What to produce.
Count the lines below that contain the string "separation", treating uppercase and lowercase as different, and reply with that number alone.

━━ Entries provided

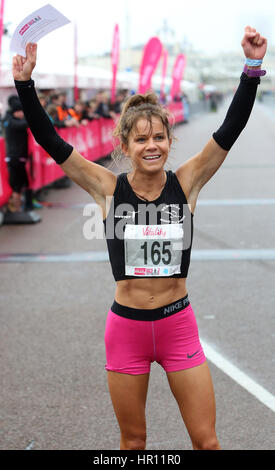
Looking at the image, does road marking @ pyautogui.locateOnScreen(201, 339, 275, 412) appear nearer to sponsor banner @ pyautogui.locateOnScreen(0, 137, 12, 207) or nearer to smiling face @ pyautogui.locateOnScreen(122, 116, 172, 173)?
smiling face @ pyautogui.locateOnScreen(122, 116, 172, 173)

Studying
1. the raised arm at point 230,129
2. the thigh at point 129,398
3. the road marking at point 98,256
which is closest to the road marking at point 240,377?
the thigh at point 129,398

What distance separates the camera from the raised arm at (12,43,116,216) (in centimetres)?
276

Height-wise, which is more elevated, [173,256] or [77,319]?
[173,256]

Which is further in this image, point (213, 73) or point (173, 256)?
point (213, 73)

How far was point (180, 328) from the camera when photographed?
2777 millimetres

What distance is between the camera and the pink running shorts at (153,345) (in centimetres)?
275

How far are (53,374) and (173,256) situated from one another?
2.27 metres

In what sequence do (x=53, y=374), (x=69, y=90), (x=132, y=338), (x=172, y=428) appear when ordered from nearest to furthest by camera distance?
(x=132, y=338)
(x=172, y=428)
(x=53, y=374)
(x=69, y=90)

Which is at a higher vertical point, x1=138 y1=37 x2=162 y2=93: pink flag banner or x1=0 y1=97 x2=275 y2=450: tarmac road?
x1=138 y1=37 x2=162 y2=93: pink flag banner

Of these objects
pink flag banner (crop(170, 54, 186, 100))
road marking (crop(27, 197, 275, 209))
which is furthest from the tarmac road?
pink flag banner (crop(170, 54, 186, 100))

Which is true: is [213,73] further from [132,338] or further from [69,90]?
[132,338]

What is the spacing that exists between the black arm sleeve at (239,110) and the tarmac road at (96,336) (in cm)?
174

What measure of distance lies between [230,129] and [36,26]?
2.92 ft

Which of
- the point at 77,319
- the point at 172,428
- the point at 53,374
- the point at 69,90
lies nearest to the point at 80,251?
the point at 77,319
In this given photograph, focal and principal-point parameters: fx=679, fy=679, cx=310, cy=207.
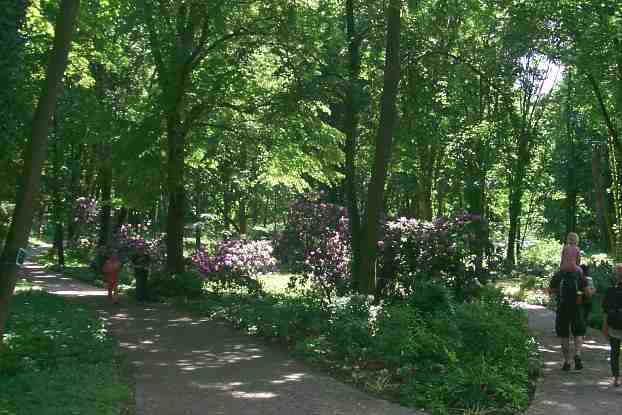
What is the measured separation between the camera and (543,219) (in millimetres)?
57375

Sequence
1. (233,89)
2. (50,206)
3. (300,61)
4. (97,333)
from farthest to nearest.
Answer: (50,206), (233,89), (300,61), (97,333)

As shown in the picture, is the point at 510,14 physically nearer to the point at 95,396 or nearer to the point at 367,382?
the point at 367,382

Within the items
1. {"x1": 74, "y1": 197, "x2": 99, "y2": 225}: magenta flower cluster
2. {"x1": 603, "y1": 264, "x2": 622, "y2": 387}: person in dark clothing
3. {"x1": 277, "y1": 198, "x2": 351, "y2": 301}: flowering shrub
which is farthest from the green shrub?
{"x1": 74, "y1": 197, "x2": 99, "y2": 225}: magenta flower cluster

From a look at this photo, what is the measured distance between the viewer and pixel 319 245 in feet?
58.6

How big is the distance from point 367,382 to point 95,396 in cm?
339

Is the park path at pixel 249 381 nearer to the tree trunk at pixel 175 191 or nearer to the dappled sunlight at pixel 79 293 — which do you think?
the tree trunk at pixel 175 191

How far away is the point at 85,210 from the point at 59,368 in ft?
101

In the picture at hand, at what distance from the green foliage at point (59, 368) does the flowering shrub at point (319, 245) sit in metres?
6.00

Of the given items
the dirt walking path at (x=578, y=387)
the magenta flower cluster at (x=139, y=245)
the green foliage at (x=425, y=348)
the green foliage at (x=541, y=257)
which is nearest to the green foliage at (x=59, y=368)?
the green foliage at (x=425, y=348)

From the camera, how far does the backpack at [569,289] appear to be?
1005cm

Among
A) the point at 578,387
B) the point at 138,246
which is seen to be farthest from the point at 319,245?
the point at 578,387

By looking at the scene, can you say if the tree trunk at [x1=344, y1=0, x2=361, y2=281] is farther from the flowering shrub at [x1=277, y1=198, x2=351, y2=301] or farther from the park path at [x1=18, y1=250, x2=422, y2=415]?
the park path at [x1=18, y1=250, x2=422, y2=415]

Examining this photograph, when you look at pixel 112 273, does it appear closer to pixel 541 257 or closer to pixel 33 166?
pixel 33 166

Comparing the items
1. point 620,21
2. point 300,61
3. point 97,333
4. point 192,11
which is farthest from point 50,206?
point 620,21
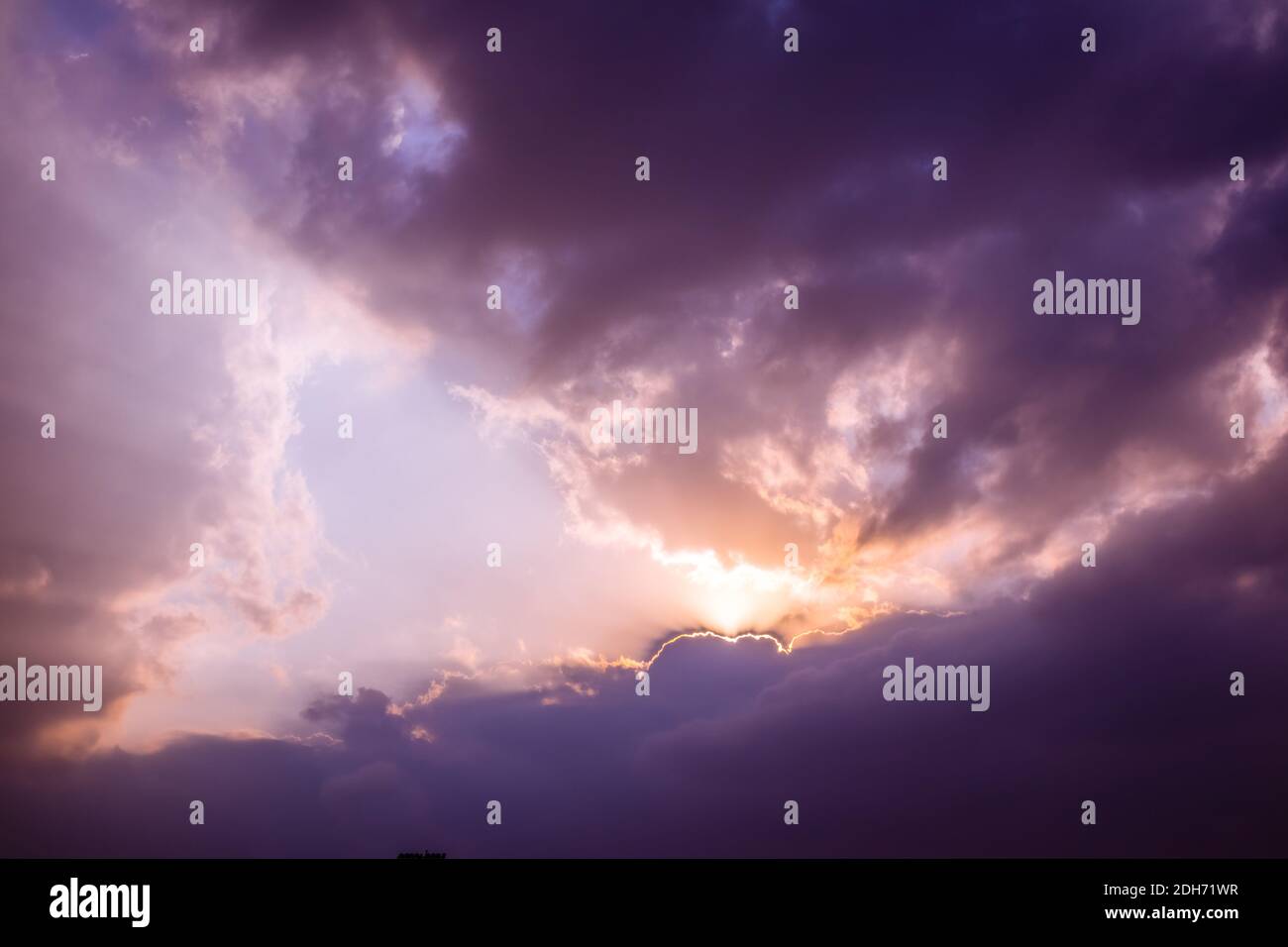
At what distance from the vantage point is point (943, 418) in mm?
35844
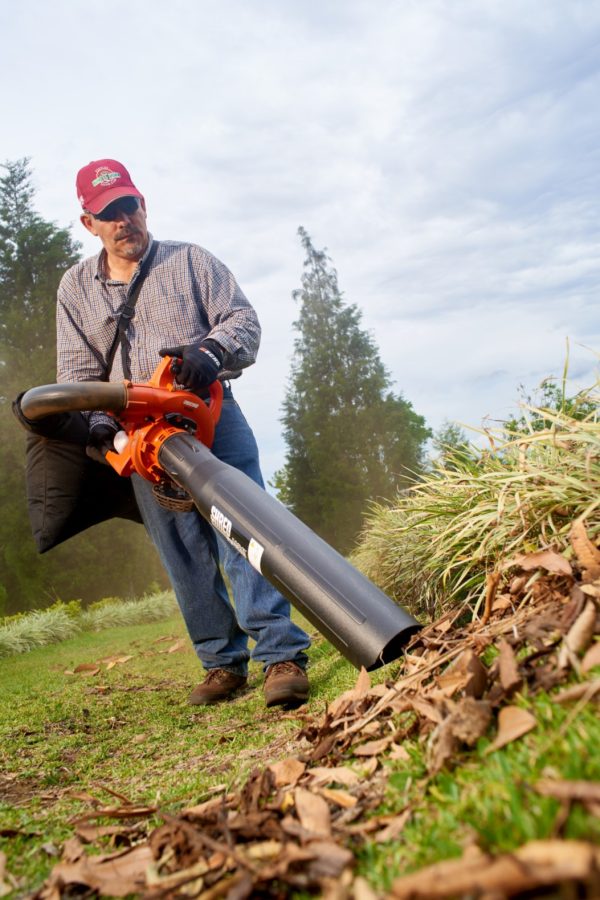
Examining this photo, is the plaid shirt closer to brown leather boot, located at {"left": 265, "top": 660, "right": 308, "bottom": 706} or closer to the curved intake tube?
the curved intake tube

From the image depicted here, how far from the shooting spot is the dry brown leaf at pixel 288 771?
1470 mm

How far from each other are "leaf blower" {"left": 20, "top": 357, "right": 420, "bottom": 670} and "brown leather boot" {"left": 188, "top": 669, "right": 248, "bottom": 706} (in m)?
1.10

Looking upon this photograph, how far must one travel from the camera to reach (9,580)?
14.8 meters

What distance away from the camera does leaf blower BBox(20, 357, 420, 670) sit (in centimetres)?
200

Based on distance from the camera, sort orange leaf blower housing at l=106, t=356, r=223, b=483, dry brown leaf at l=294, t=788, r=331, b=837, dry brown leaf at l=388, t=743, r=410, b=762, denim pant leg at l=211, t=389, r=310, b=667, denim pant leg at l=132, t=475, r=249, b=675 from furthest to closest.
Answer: denim pant leg at l=132, t=475, r=249, b=675
denim pant leg at l=211, t=389, r=310, b=667
orange leaf blower housing at l=106, t=356, r=223, b=483
dry brown leaf at l=388, t=743, r=410, b=762
dry brown leaf at l=294, t=788, r=331, b=837

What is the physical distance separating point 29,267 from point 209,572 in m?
15.2

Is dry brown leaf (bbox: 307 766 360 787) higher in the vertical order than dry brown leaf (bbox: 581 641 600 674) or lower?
lower

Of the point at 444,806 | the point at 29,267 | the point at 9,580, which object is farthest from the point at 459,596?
the point at 29,267

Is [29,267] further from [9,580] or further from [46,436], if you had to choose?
[46,436]

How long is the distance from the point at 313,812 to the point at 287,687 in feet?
6.20

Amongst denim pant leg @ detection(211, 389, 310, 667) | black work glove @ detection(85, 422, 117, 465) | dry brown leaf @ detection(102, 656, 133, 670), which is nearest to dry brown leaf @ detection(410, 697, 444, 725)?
denim pant leg @ detection(211, 389, 310, 667)

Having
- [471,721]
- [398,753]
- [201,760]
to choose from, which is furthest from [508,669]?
[201,760]

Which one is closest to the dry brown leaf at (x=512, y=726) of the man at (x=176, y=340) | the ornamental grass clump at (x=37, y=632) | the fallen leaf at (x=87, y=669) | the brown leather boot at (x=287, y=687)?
the brown leather boot at (x=287, y=687)

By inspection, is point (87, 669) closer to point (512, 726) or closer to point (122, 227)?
point (122, 227)
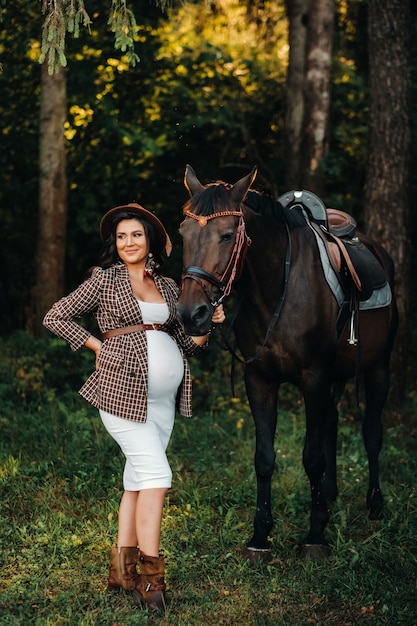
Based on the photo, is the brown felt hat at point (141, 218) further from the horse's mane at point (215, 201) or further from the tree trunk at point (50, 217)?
the tree trunk at point (50, 217)

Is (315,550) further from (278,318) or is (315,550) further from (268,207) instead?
(268,207)

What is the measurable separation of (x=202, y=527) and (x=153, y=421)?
1366mm

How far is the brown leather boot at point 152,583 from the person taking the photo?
4.11m

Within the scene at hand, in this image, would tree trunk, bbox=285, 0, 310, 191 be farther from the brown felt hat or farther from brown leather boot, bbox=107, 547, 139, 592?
brown leather boot, bbox=107, 547, 139, 592

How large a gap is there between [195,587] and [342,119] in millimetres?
8100

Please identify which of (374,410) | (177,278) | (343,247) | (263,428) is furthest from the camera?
(177,278)

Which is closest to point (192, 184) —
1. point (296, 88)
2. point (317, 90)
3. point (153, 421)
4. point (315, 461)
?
point (153, 421)

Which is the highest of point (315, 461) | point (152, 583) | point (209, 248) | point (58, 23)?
point (58, 23)

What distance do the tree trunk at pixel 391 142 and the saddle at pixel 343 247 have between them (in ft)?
8.43

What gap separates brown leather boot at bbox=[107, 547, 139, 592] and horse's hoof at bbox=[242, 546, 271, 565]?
85cm

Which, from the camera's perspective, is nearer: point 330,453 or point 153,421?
point 153,421

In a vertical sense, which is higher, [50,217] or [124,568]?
[50,217]

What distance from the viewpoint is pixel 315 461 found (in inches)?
200

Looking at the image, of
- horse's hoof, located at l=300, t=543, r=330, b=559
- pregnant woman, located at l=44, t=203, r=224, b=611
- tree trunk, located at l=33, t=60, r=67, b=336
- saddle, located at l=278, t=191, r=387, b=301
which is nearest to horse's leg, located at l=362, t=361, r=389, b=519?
saddle, located at l=278, t=191, r=387, b=301
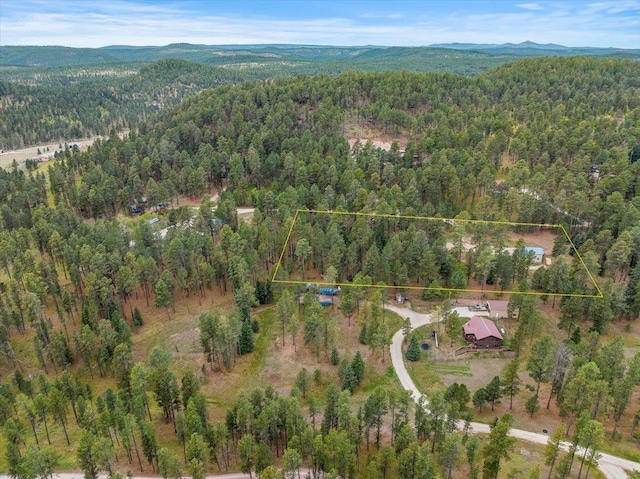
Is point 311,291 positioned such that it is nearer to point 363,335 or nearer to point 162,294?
point 363,335

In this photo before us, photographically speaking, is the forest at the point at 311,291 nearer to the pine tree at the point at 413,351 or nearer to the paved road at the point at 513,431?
the pine tree at the point at 413,351

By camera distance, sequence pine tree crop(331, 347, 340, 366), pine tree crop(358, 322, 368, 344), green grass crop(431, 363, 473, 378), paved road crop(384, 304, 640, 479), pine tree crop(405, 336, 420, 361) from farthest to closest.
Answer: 1. pine tree crop(358, 322, 368, 344)
2. pine tree crop(331, 347, 340, 366)
3. pine tree crop(405, 336, 420, 361)
4. green grass crop(431, 363, 473, 378)
5. paved road crop(384, 304, 640, 479)

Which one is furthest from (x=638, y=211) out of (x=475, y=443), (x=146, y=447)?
(x=146, y=447)

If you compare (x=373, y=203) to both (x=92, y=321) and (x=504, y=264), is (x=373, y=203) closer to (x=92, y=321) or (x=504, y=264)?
(x=504, y=264)

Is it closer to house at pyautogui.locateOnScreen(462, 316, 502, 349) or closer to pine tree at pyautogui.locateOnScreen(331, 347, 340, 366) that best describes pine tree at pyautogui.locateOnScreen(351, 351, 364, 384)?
pine tree at pyautogui.locateOnScreen(331, 347, 340, 366)

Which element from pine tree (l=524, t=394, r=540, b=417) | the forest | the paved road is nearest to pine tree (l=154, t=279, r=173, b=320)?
the forest

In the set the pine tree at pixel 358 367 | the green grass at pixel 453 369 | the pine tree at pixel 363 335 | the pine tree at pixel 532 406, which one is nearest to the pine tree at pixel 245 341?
the pine tree at pixel 363 335

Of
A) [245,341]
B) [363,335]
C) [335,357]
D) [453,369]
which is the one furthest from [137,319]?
[453,369]

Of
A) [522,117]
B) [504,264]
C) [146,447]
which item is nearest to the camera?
[146,447]
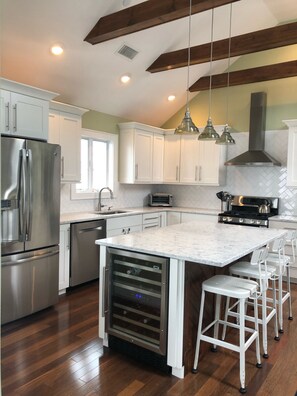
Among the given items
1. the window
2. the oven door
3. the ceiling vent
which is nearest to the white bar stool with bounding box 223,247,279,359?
the oven door

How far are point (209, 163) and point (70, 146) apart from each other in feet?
8.34

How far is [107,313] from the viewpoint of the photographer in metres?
2.74

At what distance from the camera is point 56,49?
3775 mm

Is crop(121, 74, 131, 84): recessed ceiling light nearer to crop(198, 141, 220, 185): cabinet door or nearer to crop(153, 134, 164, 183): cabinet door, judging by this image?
crop(153, 134, 164, 183): cabinet door

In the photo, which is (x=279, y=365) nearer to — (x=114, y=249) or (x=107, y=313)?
(x=107, y=313)

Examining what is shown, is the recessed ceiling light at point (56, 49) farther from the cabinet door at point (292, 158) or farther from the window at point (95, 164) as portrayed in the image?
the cabinet door at point (292, 158)

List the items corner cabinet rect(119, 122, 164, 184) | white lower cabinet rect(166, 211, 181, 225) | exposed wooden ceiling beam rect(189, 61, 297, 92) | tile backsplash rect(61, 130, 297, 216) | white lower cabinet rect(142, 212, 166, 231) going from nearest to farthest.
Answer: exposed wooden ceiling beam rect(189, 61, 297, 92) < tile backsplash rect(61, 130, 297, 216) < white lower cabinet rect(142, 212, 166, 231) < corner cabinet rect(119, 122, 164, 184) < white lower cabinet rect(166, 211, 181, 225)

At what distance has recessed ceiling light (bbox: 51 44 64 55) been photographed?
3.74 metres

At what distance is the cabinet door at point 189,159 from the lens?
5891 mm

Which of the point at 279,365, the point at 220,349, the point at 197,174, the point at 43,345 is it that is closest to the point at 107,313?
the point at 43,345

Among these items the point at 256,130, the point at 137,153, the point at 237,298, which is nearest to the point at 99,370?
the point at 237,298

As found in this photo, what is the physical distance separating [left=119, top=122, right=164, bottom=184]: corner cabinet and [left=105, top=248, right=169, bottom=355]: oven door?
305cm

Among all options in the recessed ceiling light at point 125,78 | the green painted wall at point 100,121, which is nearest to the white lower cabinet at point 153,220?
the green painted wall at point 100,121

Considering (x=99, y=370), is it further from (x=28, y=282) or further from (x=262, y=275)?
(x=262, y=275)
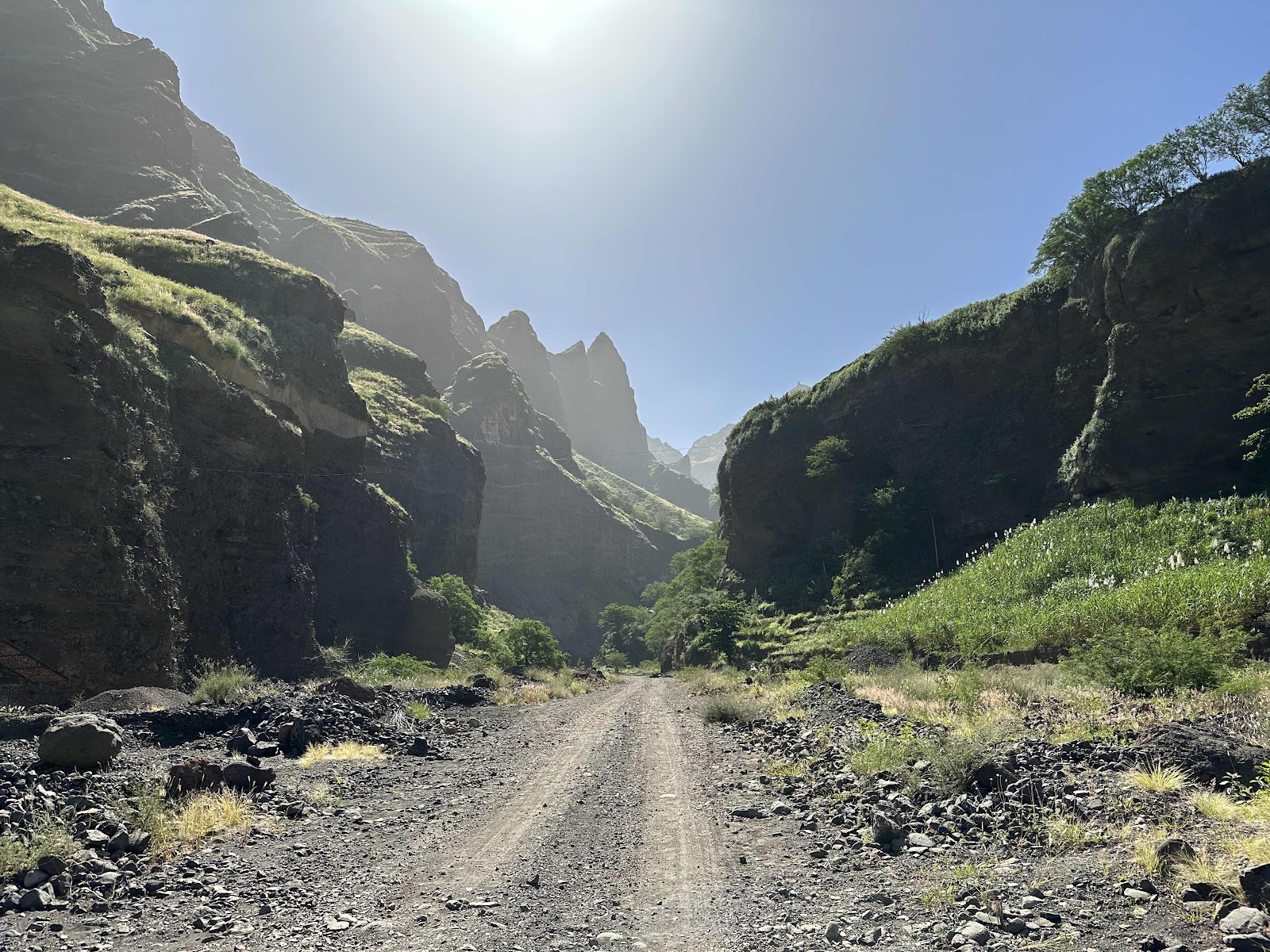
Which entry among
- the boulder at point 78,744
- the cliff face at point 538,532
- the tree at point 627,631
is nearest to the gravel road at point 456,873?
the boulder at point 78,744

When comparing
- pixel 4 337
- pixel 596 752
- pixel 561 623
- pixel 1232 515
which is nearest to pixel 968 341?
pixel 1232 515

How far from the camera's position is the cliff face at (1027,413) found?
29750mm

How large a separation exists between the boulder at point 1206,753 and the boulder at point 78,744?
1192 cm

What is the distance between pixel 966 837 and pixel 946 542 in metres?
41.2

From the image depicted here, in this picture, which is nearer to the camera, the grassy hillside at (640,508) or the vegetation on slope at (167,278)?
the vegetation on slope at (167,278)

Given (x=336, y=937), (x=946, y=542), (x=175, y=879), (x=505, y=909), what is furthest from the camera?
(x=946, y=542)

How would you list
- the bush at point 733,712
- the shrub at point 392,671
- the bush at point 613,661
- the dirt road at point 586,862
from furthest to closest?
the bush at point 613,661
the shrub at point 392,671
the bush at point 733,712
the dirt road at point 586,862

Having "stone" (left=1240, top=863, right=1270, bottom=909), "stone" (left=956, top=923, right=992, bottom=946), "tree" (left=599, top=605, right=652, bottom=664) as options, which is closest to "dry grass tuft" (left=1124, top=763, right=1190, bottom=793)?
"stone" (left=1240, top=863, right=1270, bottom=909)

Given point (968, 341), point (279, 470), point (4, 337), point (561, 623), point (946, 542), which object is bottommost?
point (561, 623)

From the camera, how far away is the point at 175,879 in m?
5.39

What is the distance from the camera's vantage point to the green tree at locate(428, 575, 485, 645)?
163 feet

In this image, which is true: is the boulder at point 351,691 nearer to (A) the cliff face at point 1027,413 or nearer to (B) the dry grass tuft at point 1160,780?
(B) the dry grass tuft at point 1160,780

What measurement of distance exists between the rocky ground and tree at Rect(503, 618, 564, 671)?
1361 inches

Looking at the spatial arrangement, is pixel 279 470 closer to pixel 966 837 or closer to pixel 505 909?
pixel 505 909
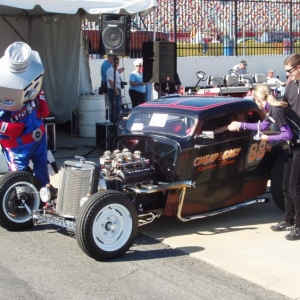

━━━━

The output.
3